Both formulations (Lialda and Asacol HD) use a pH-dependent gastroresistant coating designed to delay the release of mesalamine until entry into the colon, a so-called “colon-delivery system.” While this complex dosage form is designed to limit the systemic absorption of mesalamine 18 in the small intestine, it also apparently produces highly variable plasma levels of both 5-ASA and its inactive N-acetylated metabolite (Ac-5-ASA) in patients. 19
Breast milk levels in our study were highly variable, indicative of the wide variability in gastrointestinal transit time using these new multimatrix colon-delivery system formulations in patients with inflammatory bowel disease. This could well be explained by differential absorption of these formulations for which two theories exist. One, the gastrointestinal transit time for mesalamine varies enormously from patient to patient, as a result of the severity of the disease. Another plausible explanation is that the pH in the colon of patients suffering from ulcerative colitis may be lower than pH 7, thus delaying dissolution. This may be due to reduced secretion of mucosal bicarbonate, increased mucosal bacterial lactate production, and impaired short-chain fatty acid absorption and metabolism.20,21
There are very few studies reporting mesalamine levels in milk samples. In 1989, Nelis found that a mother using mesalamine suppositories reported occasional watery diarrhea in her infant, which ceased when stopped using the suppositories. This case suggested that mesalamine absorbed after the rectal administration could be excreted in breast milk and subsequently produce diarrhea in breastfed infants. 17 A case report by Klotz in 1993 stated that only traces of mesalamine (dosage of 3 g per day) were absorbed, and thus dose-dependent side effects in infants were unlikely. 22
Another study by Silverman et al. in 2005 reported low levels of mesalamine in breast milk. They obtained milk samples from four breastfeeding mothers with inflammatory bowel disease who were taking mesalamine. Concentrations of mesalamine in the breast milk found were between 4 and 40 ng/mL, while those of its inactive metabolite N-Ac-5-ASA were 5–14.9 μg/mL. Unfortunately, the dosage and formulation of mesalamine administered to the mothers were not mentioned in the above study. 23 For the purposes of our study, we did not measure the N-Ac-5-ASA metabolite, as it is inert and inactive.

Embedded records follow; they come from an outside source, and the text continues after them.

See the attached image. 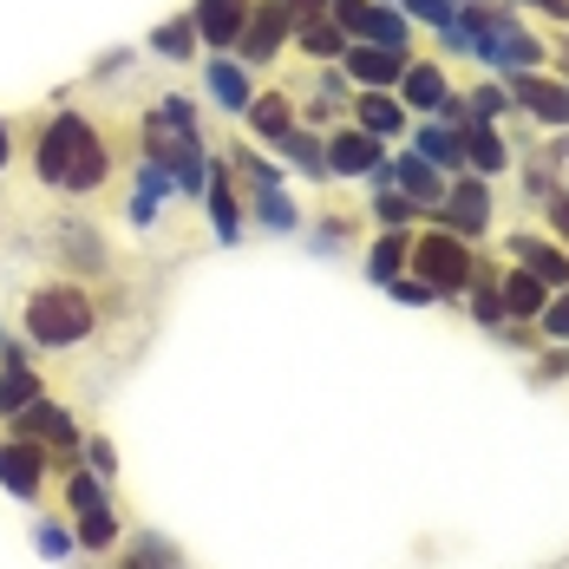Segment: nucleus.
<instances>
[{
	"instance_id": "obj_6",
	"label": "nucleus",
	"mask_w": 569,
	"mask_h": 569,
	"mask_svg": "<svg viewBox=\"0 0 569 569\" xmlns=\"http://www.w3.org/2000/svg\"><path fill=\"white\" fill-rule=\"evenodd\" d=\"M92 138V124L79 112H59L47 131H40V144H33V158H40V177L47 183H66L72 177V164H79V144Z\"/></svg>"
},
{
	"instance_id": "obj_14",
	"label": "nucleus",
	"mask_w": 569,
	"mask_h": 569,
	"mask_svg": "<svg viewBox=\"0 0 569 569\" xmlns=\"http://www.w3.org/2000/svg\"><path fill=\"white\" fill-rule=\"evenodd\" d=\"M452 99V86H446V72L432 66V59H406V72H399V106H419V112H439Z\"/></svg>"
},
{
	"instance_id": "obj_10",
	"label": "nucleus",
	"mask_w": 569,
	"mask_h": 569,
	"mask_svg": "<svg viewBox=\"0 0 569 569\" xmlns=\"http://www.w3.org/2000/svg\"><path fill=\"white\" fill-rule=\"evenodd\" d=\"M328 171L335 177H373L380 171V138L360 131V124H353V131H335V138H328Z\"/></svg>"
},
{
	"instance_id": "obj_43",
	"label": "nucleus",
	"mask_w": 569,
	"mask_h": 569,
	"mask_svg": "<svg viewBox=\"0 0 569 569\" xmlns=\"http://www.w3.org/2000/svg\"><path fill=\"white\" fill-rule=\"evenodd\" d=\"M40 550H47V557H59V550H66V530H53V523H40Z\"/></svg>"
},
{
	"instance_id": "obj_9",
	"label": "nucleus",
	"mask_w": 569,
	"mask_h": 569,
	"mask_svg": "<svg viewBox=\"0 0 569 569\" xmlns=\"http://www.w3.org/2000/svg\"><path fill=\"white\" fill-rule=\"evenodd\" d=\"M242 20H249V0H197V7H190V27H197V40H203L210 53L236 47Z\"/></svg>"
},
{
	"instance_id": "obj_26",
	"label": "nucleus",
	"mask_w": 569,
	"mask_h": 569,
	"mask_svg": "<svg viewBox=\"0 0 569 569\" xmlns=\"http://www.w3.org/2000/svg\"><path fill=\"white\" fill-rule=\"evenodd\" d=\"M79 543H86V550H106V543H118V511L106 505V498L79 511Z\"/></svg>"
},
{
	"instance_id": "obj_2",
	"label": "nucleus",
	"mask_w": 569,
	"mask_h": 569,
	"mask_svg": "<svg viewBox=\"0 0 569 569\" xmlns=\"http://www.w3.org/2000/svg\"><path fill=\"white\" fill-rule=\"evenodd\" d=\"M92 321H99V308H92V295L72 282H53L40 288L33 301H27V335L40 347H72L92 335Z\"/></svg>"
},
{
	"instance_id": "obj_29",
	"label": "nucleus",
	"mask_w": 569,
	"mask_h": 569,
	"mask_svg": "<svg viewBox=\"0 0 569 569\" xmlns=\"http://www.w3.org/2000/svg\"><path fill=\"white\" fill-rule=\"evenodd\" d=\"M151 47H158L164 59H190L197 53V27H190V13H183V20H164V27L151 33Z\"/></svg>"
},
{
	"instance_id": "obj_33",
	"label": "nucleus",
	"mask_w": 569,
	"mask_h": 569,
	"mask_svg": "<svg viewBox=\"0 0 569 569\" xmlns=\"http://www.w3.org/2000/svg\"><path fill=\"white\" fill-rule=\"evenodd\" d=\"M412 210H419V203H412L406 190H387V197L373 203V217H380V223H387V229H406V223H412Z\"/></svg>"
},
{
	"instance_id": "obj_38",
	"label": "nucleus",
	"mask_w": 569,
	"mask_h": 569,
	"mask_svg": "<svg viewBox=\"0 0 569 569\" xmlns=\"http://www.w3.org/2000/svg\"><path fill=\"white\" fill-rule=\"evenodd\" d=\"M478 321H485V328H498V321H505V295H498L491 282L478 288Z\"/></svg>"
},
{
	"instance_id": "obj_28",
	"label": "nucleus",
	"mask_w": 569,
	"mask_h": 569,
	"mask_svg": "<svg viewBox=\"0 0 569 569\" xmlns=\"http://www.w3.org/2000/svg\"><path fill=\"white\" fill-rule=\"evenodd\" d=\"M360 40H373V47H393V53H406V47H412V33H406V20H399L393 7H373Z\"/></svg>"
},
{
	"instance_id": "obj_35",
	"label": "nucleus",
	"mask_w": 569,
	"mask_h": 569,
	"mask_svg": "<svg viewBox=\"0 0 569 569\" xmlns=\"http://www.w3.org/2000/svg\"><path fill=\"white\" fill-rule=\"evenodd\" d=\"M537 321H543V335H550V341H569V288L557 295V301H543V315H537Z\"/></svg>"
},
{
	"instance_id": "obj_13",
	"label": "nucleus",
	"mask_w": 569,
	"mask_h": 569,
	"mask_svg": "<svg viewBox=\"0 0 569 569\" xmlns=\"http://www.w3.org/2000/svg\"><path fill=\"white\" fill-rule=\"evenodd\" d=\"M517 79V106L530 118H543V124H569V86L557 79H537V72H511Z\"/></svg>"
},
{
	"instance_id": "obj_42",
	"label": "nucleus",
	"mask_w": 569,
	"mask_h": 569,
	"mask_svg": "<svg viewBox=\"0 0 569 569\" xmlns=\"http://www.w3.org/2000/svg\"><path fill=\"white\" fill-rule=\"evenodd\" d=\"M118 569H164V550H158V543H138V550H131Z\"/></svg>"
},
{
	"instance_id": "obj_21",
	"label": "nucleus",
	"mask_w": 569,
	"mask_h": 569,
	"mask_svg": "<svg viewBox=\"0 0 569 569\" xmlns=\"http://www.w3.org/2000/svg\"><path fill=\"white\" fill-rule=\"evenodd\" d=\"M112 177V151H106V138L92 131L86 144H79V164H72V177H66V190H99Z\"/></svg>"
},
{
	"instance_id": "obj_31",
	"label": "nucleus",
	"mask_w": 569,
	"mask_h": 569,
	"mask_svg": "<svg viewBox=\"0 0 569 569\" xmlns=\"http://www.w3.org/2000/svg\"><path fill=\"white\" fill-rule=\"evenodd\" d=\"M367 13H373V0H328V20L341 27L347 40H360V33H367Z\"/></svg>"
},
{
	"instance_id": "obj_40",
	"label": "nucleus",
	"mask_w": 569,
	"mask_h": 569,
	"mask_svg": "<svg viewBox=\"0 0 569 569\" xmlns=\"http://www.w3.org/2000/svg\"><path fill=\"white\" fill-rule=\"evenodd\" d=\"M242 177H249L256 190H276V164H262L256 151H242Z\"/></svg>"
},
{
	"instance_id": "obj_7",
	"label": "nucleus",
	"mask_w": 569,
	"mask_h": 569,
	"mask_svg": "<svg viewBox=\"0 0 569 569\" xmlns=\"http://www.w3.org/2000/svg\"><path fill=\"white\" fill-rule=\"evenodd\" d=\"M47 471H53L47 446H33V439H7V446H0V485H7L13 498H40Z\"/></svg>"
},
{
	"instance_id": "obj_30",
	"label": "nucleus",
	"mask_w": 569,
	"mask_h": 569,
	"mask_svg": "<svg viewBox=\"0 0 569 569\" xmlns=\"http://www.w3.org/2000/svg\"><path fill=\"white\" fill-rule=\"evenodd\" d=\"M203 197H210L217 236H223V242H236V197H229V177H223V171H210V190H203Z\"/></svg>"
},
{
	"instance_id": "obj_45",
	"label": "nucleus",
	"mask_w": 569,
	"mask_h": 569,
	"mask_svg": "<svg viewBox=\"0 0 569 569\" xmlns=\"http://www.w3.org/2000/svg\"><path fill=\"white\" fill-rule=\"evenodd\" d=\"M523 7H543V13H569V0H523Z\"/></svg>"
},
{
	"instance_id": "obj_23",
	"label": "nucleus",
	"mask_w": 569,
	"mask_h": 569,
	"mask_svg": "<svg viewBox=\"0 0 569 569\" xmlns=\"http://www.w3.org/2000/svg\"><path fill=\"white\" fill-rule=\"evenodd\" d=\"M249 124H256V138H282V131H295V106H288L282 92H262V99H249Z\"/></svg>"
},
{
	"instance_id": "obj_19",
	"label": "nucleus",
	"mask_w": 569,
	"mask_h": 569,
	"mask_svg": "<svg viewBox=\"0 0 569 569\" xmlns=\"http://www.w3.org/2000/svg\"><path fill=\"white\" fill-rule=\"evenodd\" d=\"M353 112H360V131H373V138H393L399 124H406V106H399L393 92H360Z\"/></svg>"
},
{
	"instance_id": "obj_4",
	"label": "nucleus",
	"mask_w": 569,
	"mask_h": 569,
	"mask_svg": "<svg viewBox=\"0 0 569 569\" xmlns=\"http://www.w3.org/2000/svg\"><path fill=\"white\" fill-rule=\"evenodd\" d=\"M406 262H412V276H419V282H432L439 295H458V288H471V276H478V262H471V249H465L458 236H446V229H432V236H419Z\"/></svg>"
},
{
	"instance_id": "obj_25",
	"label": "nucleus",
	"mask_w": 569,
	"mask_h": 569,
	"mask_svg": "<svg viewBox=\"0 0 569 569\" xmlns=\"http://www.w3.org/2000/svg\"><path fill=\"white\" fill-rule=\"evenodd\" d=\"M33 399H40V373L13 360V367L0 373V419H13V412H20V406H33Z\"/></svg>"
},
{
	"instance_id": "obj_16",
	"label": "nucleus",
	"mask_w": 569,
	"mask_h": 569,
	"mask_svg": "<svg viewBox=\"0 0 569 569\" xmlns=\"http://www.w3.org/2000/svg\"><path fill=\"white\" fill-rule=\"evenodd\" d=\"M465 164L478 177H498L511 164V158H505V138L491 131V118H471V124H465Z\"/></svg>"
},
{
	"instance_id": "obj_37",
	"label": "nucleus",
	"mask_w": 569,
	"mask_h": 569,
	"mask_svg": "<svg viewBox=\"0 0 569 569\" xmlns=\"http://www.w3.org/2000/svg\"><path fill=\"white\" fill-rule=\"evenodd\" d=\"M393 295L406 301V308H426V301H432L439 288H432V282H419V276H393Z\"/></svg>"
},
{
	"instance_id": "obj_1",
	"label": "nucleus",
	"mask_w": 569,
	"mask_h": 569,
	"mask_svg": "<svg viewBox=\"0 0 569 569\" xmlns=\"http://www.w3.org/2000/svg\"><path fill=\"white\" fill-rule=\"evenodd\" d=\"M144 144H151V164L171 171L190 197L210 190V158H203V144H197V112H190V99H164L158 112L144 118Z\"/></svg>"
},
{
	"instance_id": "obj_12",
	"label": "nucleus",
	"mask_w": 569,
	"mask_h": 569,
	"mask_svg": "<svg viewBox=\"0 0 569 569\" xmlns=\"http://www.w3.org/2000/svg\"><path fill=\"white\" fill-rule=\"evenodd\" d=\"M347 72L360 79V92H387V86H399V72H406V53H393V47H347Z\"/></svg>"
},
{
	"instance_id": "obj_36",
	"label": "nucleus",
	"mask_w": 569,
	"mask_h": 569,
	"mask_svg": "<svg viewBox=\"0 0 569 569\" xmlns=\"http://www.w3.org/2000/svg\"><path fill=\"white\" fill-rule=\"evenodd\" d=\"M256 217L269 229H295V203L288 197H276V190H262V203H256Z\"/></svg>"
},
{
	"instance_id": "obj_11",
	"label": "nucleus",
	"mask_w": 569,
	"mask_h": 569,
	"mask_svg": "<svg viewBox=\"0 0 569 569\" xmlns=\"http://www.w3.org/2000/svg\"><path fill=\"white\" fill-rule=\"evenodd\" d=\"M517 269H530L543 288H569V249L563 242H543V236H511Z\"/></svg>"
},
{
	"instance_id": "obj_8",
	"label": "nucleus",
	"mask_w": 569,
	"mask_h": 569,
	"mask_svg": "<svg viewBox=\"0 0 569 569\" xmlns=\"http://www.w3.org/2000/svg\"><path fill=\"white\" fill-rule=\"evenodd\" d=\"M13 439H33V446H79V426H72V412L53 406V399H33V406H20L13 412Z\"/></svg>"
},
{
	"instance_id": "obj_22",
	"label": "nucleus",
	"mask_w": 569,
	"mask_h": 569,
	"mask_svg": "<svg viewBox=\"0 0 569 569\" xmlns=\"http://www.w3.org/2000/svg\"><path fill=\"white\" fill-rule=\"evenodd\" d=\"M498 295H505V315H517V321H537V315H543V282H537L530 269H511Z\"/></svg>"
},
{
	"instance_id": "obj_17",
	"label": "nucleus",
	"mask_w": 569,
	"mask_h": 569,
	"mask_svg": "<svg viewBox=\"0 0 569 569\" xmlns=\"http://www.w3.org/2000/svg\"><path fill=\"white\" fill-rule=\"evenodd\" d=\"M426 164H439V171H465V131L452 124H419V144H412Z\"/></svg>"
},
{
	"instance_id": "obj_32",
	"label": "nucleus",
	"mask_w": 569,
	"mask_h": 569,
	"mask_svg": "<svg viewBox=\"0 0 569 569\" xmlns=\"http://www.w3.org/2000/svg\"><path fill=\"white\" fill-rule=\"evenodd\" d=\"M99 498H106L99 471H72V478H66V505H72V511H86V505H99Z\"/></svg>"
},
{
	"instance_id": "obj_39",
	"label": "nucleus",
	"mask_w": 569,
	"mask_h": 569,
	"mask_svg": "<svg viewBox=\"0 0 569 569\" xmlns=\"http://www.w3.org/2000/svg\"><path fill=\"white\" fill-rule=\"evenodd\" d=\"M465 106H471V118H498V112H505V92H498V86H485V92H471Z\"/></svg>"
},
{
	"instance_id": "obj_46",
	"label": "nucleus",
	"mask_w": 569,
	"mask_h": 569,
	"mask_svg": "<svg viewBox=\"0 0 569 569\" xmlns=\"http://www.w3.org/2000/svg\"><path fill=\"white\" fill-rule=\"evenodd\" d=\"M7 151H13V138H7V118H0V164H7Z\"/></svg>"
},
{
	"instance_id": "obj_20",
	"label": "nucleus",
	"mask_w": 569,
	"mask_h": 569,
	"mask_svg": "<svg viewBox=\"0 0 569 569\" xmlns=\"http://www.w3.org/2000/svg\"><path fill=\"white\" fill-rule=\"evenodd\" d=\"M399 190H406L412 203H446V177H439V164H426L419 151L399 158Z\"/></svg>"
},
{
	"instance_id": "obj_15",
	"label": "nucleus",
	"mask_w": 569,
	"mask_h": 569,
	"mask_svg": "<svg viewBox=\"0 0 569 569\" xmlns=\"http://www.w3.org/2000/svg\"><path fill=\"white\" fill-rule=\"evenodd\" d=\"M446 223L458 236H485V223H491V190L485 183H452L446 190Z\"/></svg>"
},
{
	"instance_id": "obj_5",
	"label": "nucleus",
	"mask_w": 569,
	"mask_h": 569,
	"mask_svg": "<svg viewBox=\"0 0 569 569\" xmlns=\"http://www.w3.org/2000/svg\"><path fill=\"white\" fill-rule=\"evenodd\" d=\"M288 27H295V0H262V7L242 20V33H236V53L249 59V66H269V59L282 53Z\"/></svg>"
},
{
	"instance_id": "obj_18",
	"label": "nucleus",
	"mask_w": 569,
	"mask_h": 569,
	"mask_svg": "<svg viewBox=\"0 0 569 569\" xmlns=\"http://www.w3.org/2000/svg\"><path fill=\"white\" fill-rule=\"evenodd\" d=\"M210 99L223 106V112H249V72L236 66V59H210Z\"/></svg>"
},
{
	"instance_id": "obj_27",
	"label": "nucleus",
	"mask_w": 569,
	"mask_h": 569,
	"mask_svg": "<svg viewBox=\"0 0 569 569\" xmlns=\"http://www.w3.org/2000/svg\"><path fill=\"white\" fill-rule=\"evenodd\" d=\"M406 256H412V242H406L399 229H387V236L373 242V262H367V276H373V282H393L399 269H406Z\"/></svg>"
},
{
	"instance_id": "obj_41",
	"label": "nucleus",
	"mask_w": 569,
	"mask_h": 569,
	"mask_svg": "<svg viewBox=\"0 0 569 569\" xmlns=\"http://www.w3.org/2000/svg\"><path fill=\"white\" fill-rule=\"evenodd\" d=\"M86 458H92V471H99V478H112V465H118L112 439H86Z\"/></svg>"
},
{
	"instance_id": "obj_24",
	"label": "nucleus",
	"mask_w": 569,
	"mask_h": 569,
	"mask_svg": "<svg viewBox=\"0 0 569 569\" xmlns=\"http://www.w3.org/2000/svg\"><path fill=\"white\" fill-rule=\"evenodd\" d=\"M276 144L288 151V164H295L301 177H315V183H321V177H335V171H328V144H315L308 131H282Z\"/></svg>"
},
{
	"instance_id": "obj_44",
	"label": "nucleus",
	"mask_w": 569,
	"mask_h": 569,
	"mask_svg": "<svg viewBox=\"0 0 569 569\" xmlns=\"http://www.w3.org/2000/svg\"><path fill=\"white\" fill-rule=\"evenodd\" d=\"M550 223H557V236L569 242V197H557V203H550Z\"/></svg>"
},
{
	"instance_id": "obj_3",
	"label": "nucleus",
	"mask_w": 569,
	"mask_h": 569,
	"mask_svg": "<svg viewBox=\"0 0 569 569\" xmlns=\"http://www.w3.org/2000/svg\"><path fill=\"white\" fill-rule=\"evenodd\" d=\"M465 33H471V59H485L498 72H530L543 59V47L517 27L511 13H498V7H471L465 13Z\"/></svg>"
},
{
	"instance_id": "obj_34",
	"label": "nucleus",
	"mask_w": 569,
	"mask_h": 569,
	"mask_svg": "<svg viewBox=\"0 0 569 569\" xmlns=\"http://www.w3.org/2000/svg\"><path fill=\"white\" fill-rule=\"evenodd\" d=\"M406 13H412V20H426V27H452L458 0H406Z\"/></svg>"
},
{
	"instance_id": "obj_47",
	"label": "nucleus",
	"mask_w": 569,
	"mask_h": 569,
	"mask_svg": "<svg viewBox=\"0 0 569 569\" xmlns=\"http://www.w3.org/2000/svg\"><path fill=\"white\" fill-rule=\"evenodd\" d=\"M563 59H569V47H563Z\"/></svg>"
}]
</instances>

Corresponding blood samples were not collected along with milk samples to correlate the milk/plasma ratio of mesalamine, posing a potential limitation to our study. Nonetheless, the RIDs are found to be in low amounts irrespective of different dosages and different formulations.
Conclusions
The concentrations of mesalamine in the breast milk of mothers receiving the newer multimatrix mesalamine formulations were found to be exceedingly low in our study. While the variability of reported levels was high, this is clearly due to the altered kinetics induced by this disease state. Ultimately, the levels of mesalamine in milk in this study are likely subclinical to the infant. No side effects were reported in any of the infants in this study.
Footnotes
Disclosure Statement
No competing financial interests exist.